PASSAGE TO READ:
* begin *

Class MSBRadixSorter

  • Direct Known Subclasses:
    StableMSBRadixSorter, StringSorter.MSBStringRadixSorter

    public abstract class MSBRadixSorter
    extends Sorter
    Radix sorter for variable-length strings. This class sorts based on the most significant byte first and falls back to IntroSorter when the size of the buckets to sort becomes small.

    This algorithm is NOT stable. Worst-case memory usage is about 2.3 KB.

    NOTE: This API is for internal purposes only and might change in incompatible ways in the next release.
    • Constructor Summary

      Constructors 
      Modifier Constructor Description
      protected MSBRadixSorter​(int maxLength)
      Sole constructor.
    • Method Summary

      All Methods Instance Methods Abstract Methods Concrete Methods 
      Modifier and Type Method Description
      protected void buildHistogram​(int prefixCommonBucket, int prefixCommonLen, int from, int to, int k, int[] histogram)
      Build an histogram of the k-th characters of values occurring between offsets from and to, using getBucket(int, int).
      protected abstract int byteAt​(int i, int k)
      Return the k-th byte of the entry at index i, or -1 if its length is less than or equal to k.
      protected int compare​(int i, int j)
      Compare entries found in slots i and j.
      protected int getBucket​(int i, int k)
      Return a number for the k-th character between 0 and HISTOGRAM_SIZE.
      protected Sorter getFallbackSorter​(int k)
      Get a fall-back sorter which may assume that the first k bytes of all compared strings are equal.

* end *

DATASET EXCERPTS:
* begin *

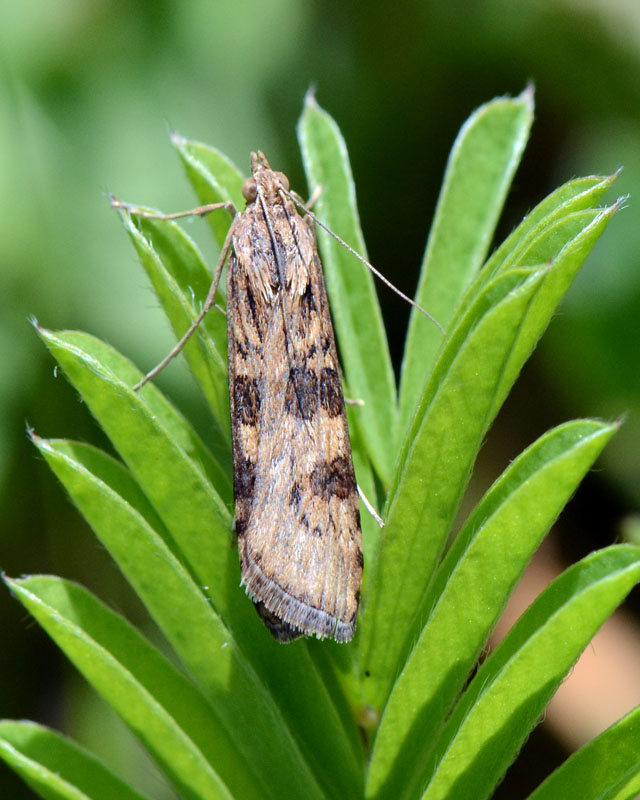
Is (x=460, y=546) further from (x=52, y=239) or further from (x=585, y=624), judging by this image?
(x=52, y=239)

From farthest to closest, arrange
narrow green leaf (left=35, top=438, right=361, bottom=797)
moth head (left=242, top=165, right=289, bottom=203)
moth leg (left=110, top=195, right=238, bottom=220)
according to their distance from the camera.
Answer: moth head (left=242, top=165, right=289, bottom=203) → moth leg (left=110, top=195, right=238, bottom=220) → narrow green leaf (left=35, top=438, right=361, bottom=797)

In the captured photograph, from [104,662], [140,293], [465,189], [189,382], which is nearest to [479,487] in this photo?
[189,382]

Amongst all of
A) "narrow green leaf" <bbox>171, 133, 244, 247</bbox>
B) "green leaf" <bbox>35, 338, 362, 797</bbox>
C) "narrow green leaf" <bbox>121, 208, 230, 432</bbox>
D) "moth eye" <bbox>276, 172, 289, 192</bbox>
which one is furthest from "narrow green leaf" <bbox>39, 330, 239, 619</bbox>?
"moth eye" <bbox>276, 172, 289, 192</bbox>

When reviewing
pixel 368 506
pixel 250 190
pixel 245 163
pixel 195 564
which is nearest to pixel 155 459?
pixel 195 564

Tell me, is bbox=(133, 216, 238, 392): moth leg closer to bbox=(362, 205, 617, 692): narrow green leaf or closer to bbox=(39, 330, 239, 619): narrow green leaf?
bbox=(39, 330, 239, 619): narrow green leaf

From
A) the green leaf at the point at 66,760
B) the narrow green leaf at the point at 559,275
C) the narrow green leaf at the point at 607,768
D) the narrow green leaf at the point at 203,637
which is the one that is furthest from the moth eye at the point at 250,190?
the narrow green leaf at the point at 607,768
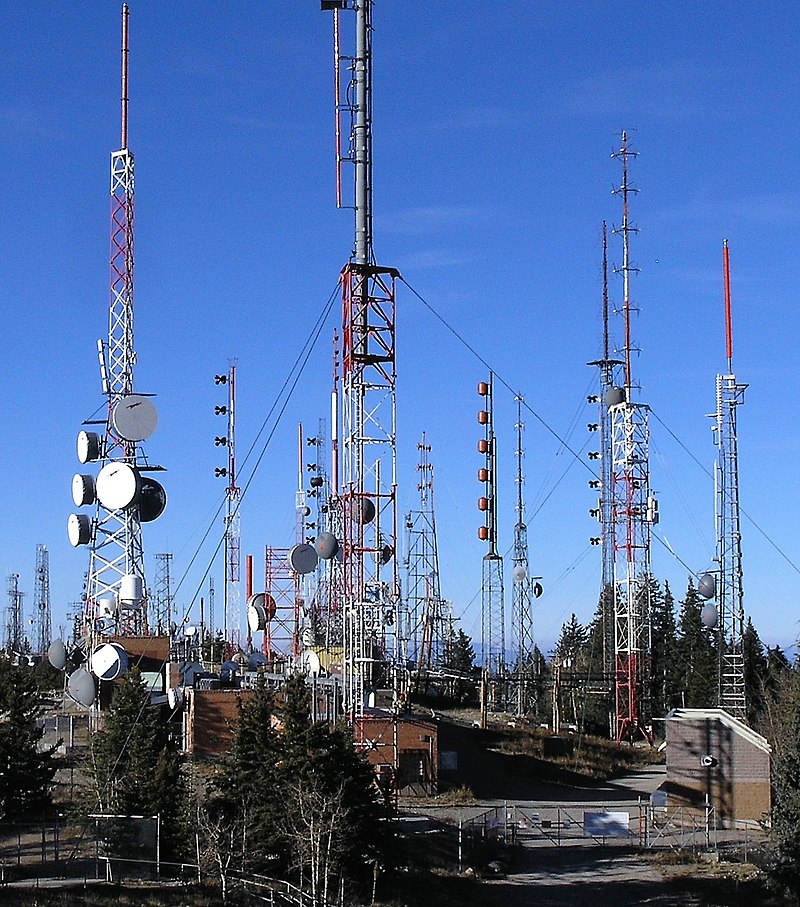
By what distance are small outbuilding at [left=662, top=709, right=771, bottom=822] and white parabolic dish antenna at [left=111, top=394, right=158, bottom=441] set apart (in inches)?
912

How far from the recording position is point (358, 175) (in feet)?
136

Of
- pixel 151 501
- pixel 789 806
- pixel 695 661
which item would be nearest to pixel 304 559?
pixel 151 501

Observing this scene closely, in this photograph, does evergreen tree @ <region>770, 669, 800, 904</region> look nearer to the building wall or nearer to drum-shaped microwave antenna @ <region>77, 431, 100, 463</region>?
the building wall

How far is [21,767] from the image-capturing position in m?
36.5

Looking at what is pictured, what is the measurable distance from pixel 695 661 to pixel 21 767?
2089 inches

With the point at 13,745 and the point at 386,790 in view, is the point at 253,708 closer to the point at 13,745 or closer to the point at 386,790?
the point at 386,790

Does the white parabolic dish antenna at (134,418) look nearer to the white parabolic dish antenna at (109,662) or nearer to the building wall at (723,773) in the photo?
the white parabolic dish antenna at (109,662)

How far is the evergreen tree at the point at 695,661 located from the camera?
2869 inches

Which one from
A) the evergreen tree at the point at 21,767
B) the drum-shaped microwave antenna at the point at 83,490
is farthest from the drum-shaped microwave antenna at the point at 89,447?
the evergreen tree at the point at 21,767

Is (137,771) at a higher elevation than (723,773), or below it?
higher

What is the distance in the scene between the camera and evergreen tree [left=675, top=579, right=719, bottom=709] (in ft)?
239

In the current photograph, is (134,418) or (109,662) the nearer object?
(109,662)

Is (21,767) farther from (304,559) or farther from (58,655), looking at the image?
(58,655)

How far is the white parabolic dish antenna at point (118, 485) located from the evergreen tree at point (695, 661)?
27.3m
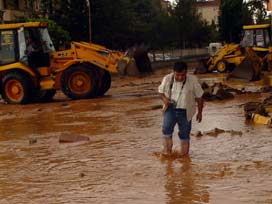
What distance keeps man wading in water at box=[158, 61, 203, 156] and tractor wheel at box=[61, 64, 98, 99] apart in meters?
12.1

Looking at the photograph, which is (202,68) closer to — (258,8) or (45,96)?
(45,96)

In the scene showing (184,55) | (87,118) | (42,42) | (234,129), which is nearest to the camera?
(234,129)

* end *

PROBLEMS AND TASKS:
**A)** Extract a passage from the MSBRadixSorter documentation, beginning at the words "This algorithm is" and stopping after the words "Sole constructor.".
**B)** Write what comes next in the MSBRadixSorter documentation, picking up after its final sentence.
The lines after the MSBRadixSorter documentation come from an unrelated source.

OUTPUTS:
**A)**
This algorithm is NOT stable. Worst-case memory usage is about 2.3 KB.

    NOTE: This API is for internal purposes only and might change in incompatible ways in the next release.
    • Constructor Summary

      Constructors 
      Modifier Constructor Description
      protected MSBRadixSorter​(int maxLength)
      Sole constructor.

**B)**
      protected void reorder​(int from, int to, int[] startOffsets, int[] endOffsets, int k)
      Reorder based on start/end offsets for each bucket.
      protected boolean shouldFallback​(int from, int to, int l)  
      void sort​(int from, int to)
      Sort the slice which starts at from (inclusive) and ends at to (exclusive).
      protected void sort​(int from, int to, int k, int l)  
    • Constructor Detail

      • MSBRadixSorter

        protected MSBRadixSorter​(int maxLength)
        Sole constructor.
        Parameters:
        maxLength - the maximum length of keys, pass Integer.MAX_VALUE if unknown.
    • Method Detail

      • byteAt

        protected abstract int byteAt​(int i,
                                      int k)
        Return the k-th byte of the entry at index i, or -1 if its length is less than or equal to k. This may only be called with a value of i between 0 included and maxLength excluded.
      • getFallbackSorter

        protected Sorter getFallbackSorter​(int k)
        Get a fall-back sorter which may assume that the first k bytes of all compared strings are equal.
      • sort

        public void sort​(int from,
                         int to)
        Description copied from class: Sorter
        Sort the slice which starts at from (inclusive) and ends at to (exclusive).
        Specified by:
        sort in class Sorter
      • sort

        protected void sort​(int from,
                            int to,
                            int k,
                            int l)
      • shouldFallback

        protected boolean shouldFallback​(int from,
                                         int to,
                                         int l)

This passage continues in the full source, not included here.